• _EXTRACT PROVIDED_
________________________
Bioluminescent tools for noninvasive, real-time imaging of immunometabolism

To better understand the immune system and how it dovetails with metabolism, researchers need better toolkits to track and manipulate multiple kinds of cells and molecules at once, over time, in a living animal. Drs. Jennifer Prescher and Michelle Digman are leading the development of a new technique to shine “biological flashlights” on many different immune- and metabolism-related molecules at the same time. The technique, which they dub bioluminescent phasor, will ultimately yield a large toolkit of optical tags that can light up multiple processes or proteins in the laboratory mouse’s immune system at once. Once complete, the toolkit would be available for any research lab to use, opening new avenues for discoveries about the immune system and its relationship to our diet.

Disease Models

For many disease states, the fundamental mechanisms and biology underlying multicellular development and regeneration are still a mystery. Given limitations with current animal models, several research groups are now turning to human-induced pluripotent stem cells to better model biological processes inherent in human health and disease. These Allen Distinguished Investigators are using human stem cells in innovative studies that address important outstanding questions in human disease and basic biology and will generate new methods to benefit others in the scientific community.

Early manifestations of subcellular defects in neurodegenerative diseases

Neurodegenerative diseases like Alzheimer’s or ALS typically show their devastating effects late in life, but some research hints that the diseases could affect our cells much earlier in life, possibly even before birth. Gene Yeo is leading a team investigating this possibility using human stem cells and brain organoids, tiny clusters of lab-grown brain tissue, that bear genetic mutations linked to certain forms of ALS or muscular dystrophy to study the earliest developmental changes caused by these mutations. Understanding these early effects could point to new pathways for targeted therapies.

Spatial Single-Cell Technologies

Recent advances in single-cell technologies have revealed new insights about cells’ variability and complexity. Allen Distinguished Investigators working in this area are developing new techniques to study cells one at a time in the context of their native environments — in a tissue or whole organ — that will allow them to capture the cues and signals unique to this natural context, the cells’ so-called microenvironment.
________________________
• _STORED DATA_
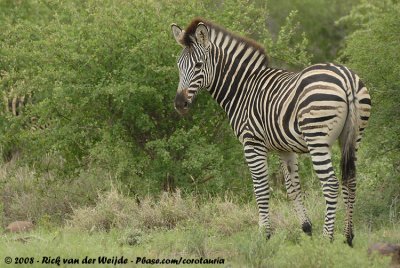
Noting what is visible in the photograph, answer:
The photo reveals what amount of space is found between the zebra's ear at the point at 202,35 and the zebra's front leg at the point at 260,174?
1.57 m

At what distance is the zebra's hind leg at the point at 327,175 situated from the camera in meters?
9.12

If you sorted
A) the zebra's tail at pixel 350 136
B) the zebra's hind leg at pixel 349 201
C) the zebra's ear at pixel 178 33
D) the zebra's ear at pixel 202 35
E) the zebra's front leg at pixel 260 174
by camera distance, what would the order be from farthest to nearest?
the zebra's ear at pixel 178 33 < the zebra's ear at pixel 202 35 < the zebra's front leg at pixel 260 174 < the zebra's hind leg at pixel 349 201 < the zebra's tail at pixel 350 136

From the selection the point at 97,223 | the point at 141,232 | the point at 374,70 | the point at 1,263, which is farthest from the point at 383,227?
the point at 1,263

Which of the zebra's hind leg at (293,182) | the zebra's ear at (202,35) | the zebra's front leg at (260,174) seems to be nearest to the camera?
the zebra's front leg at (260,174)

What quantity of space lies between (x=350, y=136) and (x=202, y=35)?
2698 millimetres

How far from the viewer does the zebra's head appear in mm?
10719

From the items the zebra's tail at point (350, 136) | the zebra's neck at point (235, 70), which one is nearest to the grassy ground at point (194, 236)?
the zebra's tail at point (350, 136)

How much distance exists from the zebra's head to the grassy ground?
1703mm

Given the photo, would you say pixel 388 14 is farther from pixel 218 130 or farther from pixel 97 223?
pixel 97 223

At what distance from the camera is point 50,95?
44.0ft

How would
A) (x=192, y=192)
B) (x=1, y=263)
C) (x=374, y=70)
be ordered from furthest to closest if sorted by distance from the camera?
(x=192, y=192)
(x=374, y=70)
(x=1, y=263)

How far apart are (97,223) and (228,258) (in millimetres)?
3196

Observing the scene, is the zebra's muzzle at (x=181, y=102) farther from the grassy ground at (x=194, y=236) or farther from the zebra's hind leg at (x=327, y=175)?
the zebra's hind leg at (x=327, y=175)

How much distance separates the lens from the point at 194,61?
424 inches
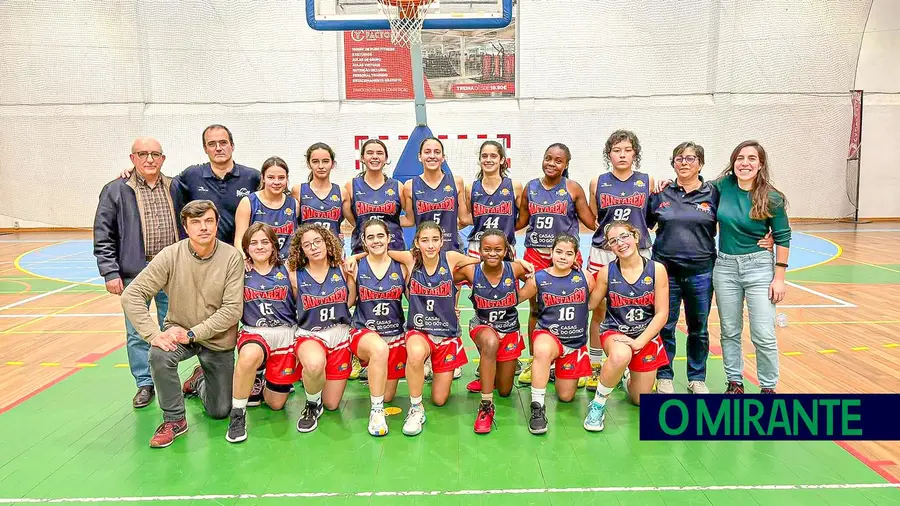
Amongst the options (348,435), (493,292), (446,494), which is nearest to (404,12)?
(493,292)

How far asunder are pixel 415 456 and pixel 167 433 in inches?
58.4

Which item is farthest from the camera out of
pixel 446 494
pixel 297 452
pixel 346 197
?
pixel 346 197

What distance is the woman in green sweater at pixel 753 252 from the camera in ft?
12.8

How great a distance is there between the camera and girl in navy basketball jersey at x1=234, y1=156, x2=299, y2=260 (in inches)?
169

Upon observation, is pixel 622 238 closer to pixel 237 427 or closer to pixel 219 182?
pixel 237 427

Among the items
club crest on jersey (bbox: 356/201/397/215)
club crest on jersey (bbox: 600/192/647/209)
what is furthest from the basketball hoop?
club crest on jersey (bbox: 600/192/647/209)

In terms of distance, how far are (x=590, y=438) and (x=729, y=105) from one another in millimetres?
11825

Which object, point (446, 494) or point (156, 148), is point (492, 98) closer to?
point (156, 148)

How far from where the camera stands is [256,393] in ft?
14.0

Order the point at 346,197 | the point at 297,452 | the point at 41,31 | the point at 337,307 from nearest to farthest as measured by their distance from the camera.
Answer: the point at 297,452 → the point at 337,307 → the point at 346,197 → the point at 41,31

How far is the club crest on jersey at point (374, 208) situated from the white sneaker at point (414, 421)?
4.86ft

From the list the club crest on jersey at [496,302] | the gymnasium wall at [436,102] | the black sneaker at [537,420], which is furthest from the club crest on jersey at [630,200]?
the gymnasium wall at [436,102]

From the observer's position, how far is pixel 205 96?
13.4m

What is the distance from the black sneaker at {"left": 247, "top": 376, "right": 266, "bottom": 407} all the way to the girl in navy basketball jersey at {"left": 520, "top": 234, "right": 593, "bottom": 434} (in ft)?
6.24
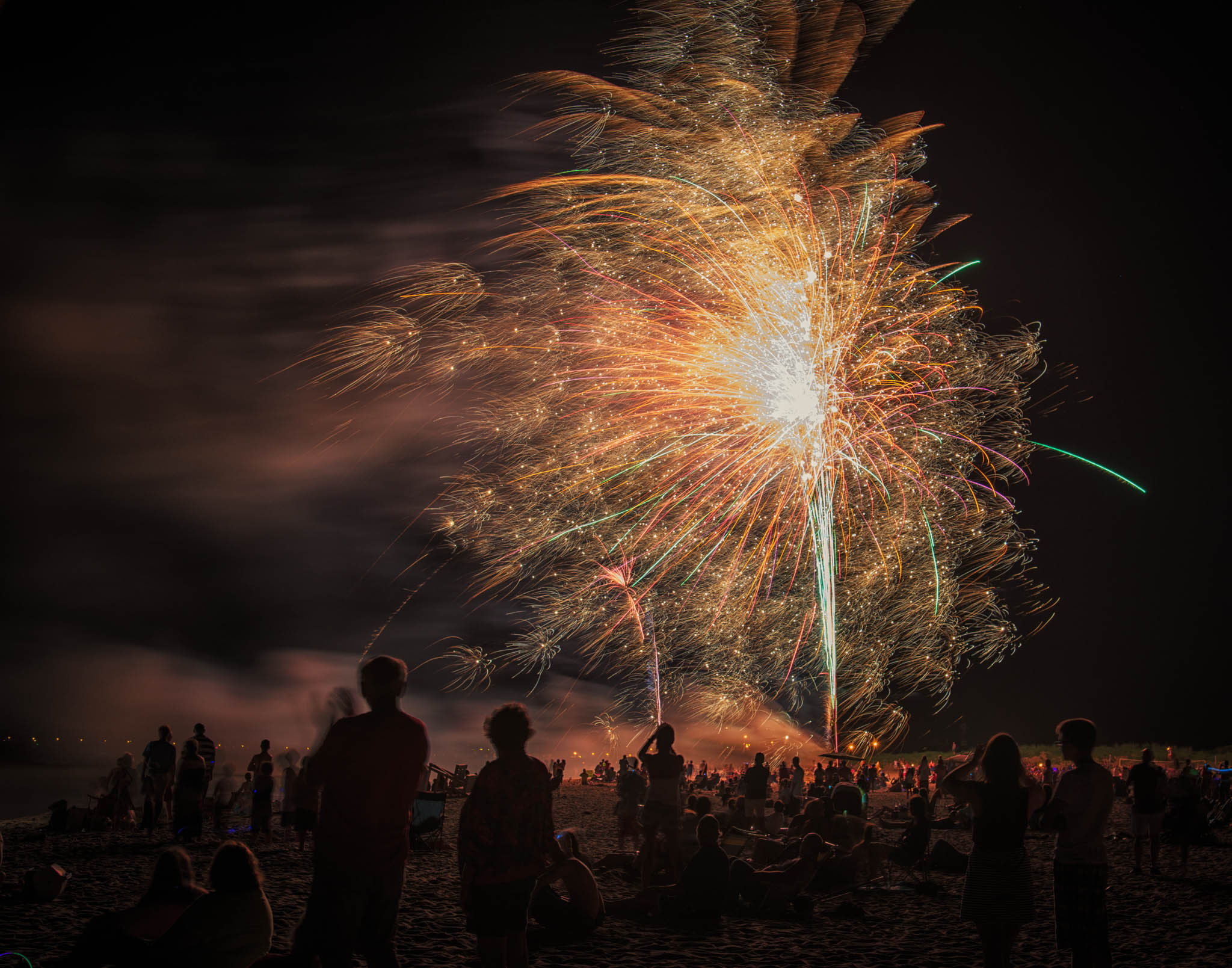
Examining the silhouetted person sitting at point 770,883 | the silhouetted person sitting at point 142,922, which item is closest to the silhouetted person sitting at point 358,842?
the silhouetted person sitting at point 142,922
________________________
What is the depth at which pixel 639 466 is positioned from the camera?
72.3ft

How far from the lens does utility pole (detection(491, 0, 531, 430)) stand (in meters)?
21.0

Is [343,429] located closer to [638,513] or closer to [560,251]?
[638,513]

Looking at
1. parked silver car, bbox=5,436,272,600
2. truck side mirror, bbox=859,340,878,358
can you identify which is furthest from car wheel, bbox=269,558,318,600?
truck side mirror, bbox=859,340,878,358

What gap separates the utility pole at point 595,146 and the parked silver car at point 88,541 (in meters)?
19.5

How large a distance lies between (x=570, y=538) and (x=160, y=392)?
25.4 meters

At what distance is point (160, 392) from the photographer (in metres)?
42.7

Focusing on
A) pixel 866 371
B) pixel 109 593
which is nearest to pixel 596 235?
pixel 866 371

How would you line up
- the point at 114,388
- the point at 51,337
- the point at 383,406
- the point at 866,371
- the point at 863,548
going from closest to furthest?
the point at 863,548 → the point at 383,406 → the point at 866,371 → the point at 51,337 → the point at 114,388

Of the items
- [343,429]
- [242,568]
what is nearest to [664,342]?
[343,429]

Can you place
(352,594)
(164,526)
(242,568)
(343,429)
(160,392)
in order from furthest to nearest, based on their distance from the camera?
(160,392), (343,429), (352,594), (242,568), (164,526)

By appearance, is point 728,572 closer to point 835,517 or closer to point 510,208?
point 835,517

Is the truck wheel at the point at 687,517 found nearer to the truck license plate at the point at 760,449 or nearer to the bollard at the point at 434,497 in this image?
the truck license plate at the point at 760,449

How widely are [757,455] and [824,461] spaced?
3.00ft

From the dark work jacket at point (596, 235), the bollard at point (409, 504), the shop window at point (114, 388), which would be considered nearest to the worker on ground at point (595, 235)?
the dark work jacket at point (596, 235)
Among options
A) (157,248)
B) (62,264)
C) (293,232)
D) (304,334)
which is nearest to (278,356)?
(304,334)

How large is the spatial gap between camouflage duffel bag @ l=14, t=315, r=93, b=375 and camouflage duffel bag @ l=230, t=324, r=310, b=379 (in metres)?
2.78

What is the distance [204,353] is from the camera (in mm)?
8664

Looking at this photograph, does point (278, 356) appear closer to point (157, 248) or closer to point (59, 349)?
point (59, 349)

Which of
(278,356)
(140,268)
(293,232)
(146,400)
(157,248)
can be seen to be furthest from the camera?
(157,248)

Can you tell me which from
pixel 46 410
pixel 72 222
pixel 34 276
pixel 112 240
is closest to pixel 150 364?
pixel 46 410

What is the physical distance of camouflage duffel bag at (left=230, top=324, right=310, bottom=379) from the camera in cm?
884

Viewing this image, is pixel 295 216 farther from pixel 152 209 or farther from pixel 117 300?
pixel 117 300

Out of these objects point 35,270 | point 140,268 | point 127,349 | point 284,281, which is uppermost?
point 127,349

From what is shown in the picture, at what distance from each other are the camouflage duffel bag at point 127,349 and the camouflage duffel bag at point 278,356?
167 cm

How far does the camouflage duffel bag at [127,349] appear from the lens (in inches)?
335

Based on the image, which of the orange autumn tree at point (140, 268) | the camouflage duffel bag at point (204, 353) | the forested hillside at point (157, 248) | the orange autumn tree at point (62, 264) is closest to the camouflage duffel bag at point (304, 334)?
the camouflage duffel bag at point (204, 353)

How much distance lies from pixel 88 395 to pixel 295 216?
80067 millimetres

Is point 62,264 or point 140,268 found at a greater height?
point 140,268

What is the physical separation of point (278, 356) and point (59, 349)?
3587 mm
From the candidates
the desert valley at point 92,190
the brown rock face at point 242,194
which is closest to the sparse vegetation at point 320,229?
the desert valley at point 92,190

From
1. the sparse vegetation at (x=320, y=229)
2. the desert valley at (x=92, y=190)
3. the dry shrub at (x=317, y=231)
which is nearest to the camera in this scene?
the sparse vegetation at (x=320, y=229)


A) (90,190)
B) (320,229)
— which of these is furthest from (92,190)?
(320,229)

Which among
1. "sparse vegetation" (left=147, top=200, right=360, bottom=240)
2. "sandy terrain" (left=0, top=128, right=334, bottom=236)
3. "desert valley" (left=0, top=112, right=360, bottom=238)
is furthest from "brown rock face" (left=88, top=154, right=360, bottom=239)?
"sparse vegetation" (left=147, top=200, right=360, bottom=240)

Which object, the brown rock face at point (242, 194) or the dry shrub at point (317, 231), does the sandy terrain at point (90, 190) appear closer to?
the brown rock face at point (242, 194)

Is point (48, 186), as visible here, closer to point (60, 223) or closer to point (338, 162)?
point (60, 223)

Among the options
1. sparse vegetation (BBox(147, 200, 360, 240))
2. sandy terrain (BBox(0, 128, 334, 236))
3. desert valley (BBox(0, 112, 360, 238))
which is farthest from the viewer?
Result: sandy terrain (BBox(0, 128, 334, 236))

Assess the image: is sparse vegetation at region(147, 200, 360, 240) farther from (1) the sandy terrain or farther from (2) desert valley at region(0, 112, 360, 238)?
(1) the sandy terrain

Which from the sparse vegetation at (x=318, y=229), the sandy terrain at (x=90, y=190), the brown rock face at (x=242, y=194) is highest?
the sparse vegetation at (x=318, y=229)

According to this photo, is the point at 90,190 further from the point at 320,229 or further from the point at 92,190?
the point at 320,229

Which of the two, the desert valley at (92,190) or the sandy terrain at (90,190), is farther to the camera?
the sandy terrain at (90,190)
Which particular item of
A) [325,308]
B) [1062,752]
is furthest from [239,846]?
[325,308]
________________________
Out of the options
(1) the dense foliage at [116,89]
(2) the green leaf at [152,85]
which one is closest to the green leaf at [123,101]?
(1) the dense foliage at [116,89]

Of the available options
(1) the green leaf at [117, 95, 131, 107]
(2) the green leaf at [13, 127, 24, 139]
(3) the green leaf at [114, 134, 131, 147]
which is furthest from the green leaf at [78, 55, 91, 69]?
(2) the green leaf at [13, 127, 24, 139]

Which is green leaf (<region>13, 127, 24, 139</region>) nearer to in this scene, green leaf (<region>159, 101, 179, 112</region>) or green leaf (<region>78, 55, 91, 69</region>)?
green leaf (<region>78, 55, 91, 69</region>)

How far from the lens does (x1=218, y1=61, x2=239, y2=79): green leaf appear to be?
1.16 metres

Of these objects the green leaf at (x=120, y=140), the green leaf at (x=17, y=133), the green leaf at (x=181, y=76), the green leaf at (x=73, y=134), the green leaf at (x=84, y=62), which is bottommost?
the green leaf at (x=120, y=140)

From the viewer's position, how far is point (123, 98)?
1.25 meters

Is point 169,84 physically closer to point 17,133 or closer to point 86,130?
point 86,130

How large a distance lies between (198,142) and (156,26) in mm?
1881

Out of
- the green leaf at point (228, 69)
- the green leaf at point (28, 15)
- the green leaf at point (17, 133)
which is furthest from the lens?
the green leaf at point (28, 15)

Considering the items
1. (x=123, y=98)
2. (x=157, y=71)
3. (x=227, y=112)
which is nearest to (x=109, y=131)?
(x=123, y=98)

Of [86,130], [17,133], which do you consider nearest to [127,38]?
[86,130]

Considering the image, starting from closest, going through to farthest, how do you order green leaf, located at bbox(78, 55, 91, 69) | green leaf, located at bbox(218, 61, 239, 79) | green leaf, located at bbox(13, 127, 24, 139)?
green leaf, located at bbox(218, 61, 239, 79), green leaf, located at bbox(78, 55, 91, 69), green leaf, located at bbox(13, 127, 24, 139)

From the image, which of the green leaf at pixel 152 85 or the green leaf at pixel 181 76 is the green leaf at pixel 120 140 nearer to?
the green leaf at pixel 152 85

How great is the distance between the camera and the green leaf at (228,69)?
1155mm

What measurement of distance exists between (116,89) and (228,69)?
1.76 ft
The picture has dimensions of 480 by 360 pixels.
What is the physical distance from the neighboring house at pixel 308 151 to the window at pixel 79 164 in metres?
________________________
• _TASK REQUIREMENTS_
- A) In the research overview, what name do Prescher and Digman give their new imaging technique?
- B) Carry the research overview forward, starting after its final sentence about the cells' microenvironment.
The listing comes from a source separate from the research overview.

• _RESULTS OF THE TASKS_
- A) Bioluminescent phasor.

- B)
Tracking proteome dynamics in single cells

Recent single-cell technology advances reveal detailed molecular information from individual cells, but many of these methods capture snapshots of a single point in time, missing the dynamic changes of proteins or other molecules inside individual cells. Nikolai Slavov is leading the development of a new technique, dubbed SCoPE-Dyn, that will allow researchers to follow an individual cell’s “protein travelogue”: the changes over time in hundreds of different proteins across thousands of human cells. This method expands on a previous technique Slavov and his colleagues developed, SCoPE2, that uses mass spectrometry to capture protein amounts in single cells, adding the fourth dimension of time to uncover changes in each protein. Understanding these details in individual cells could ultimately lead to improvements in the emerging area of targeted protein degradation therapeutics, therapies which harness the cells’ protein turnover mechanisms to treat diseases like cancer or Alzheimer’s disease.

Past Allen Distinguished Investigators

The Allen Distinguished Investigator program was launched in 2010 by the late philanthropist Paul G. Allen to back creative, early-stage research projects in biology and medical research that would not otherwise be supported by traditional research funding programs. A total of 130 Allen Distinguished Investigators have been appointed during the past 12 years. Each award spans three years of research funding.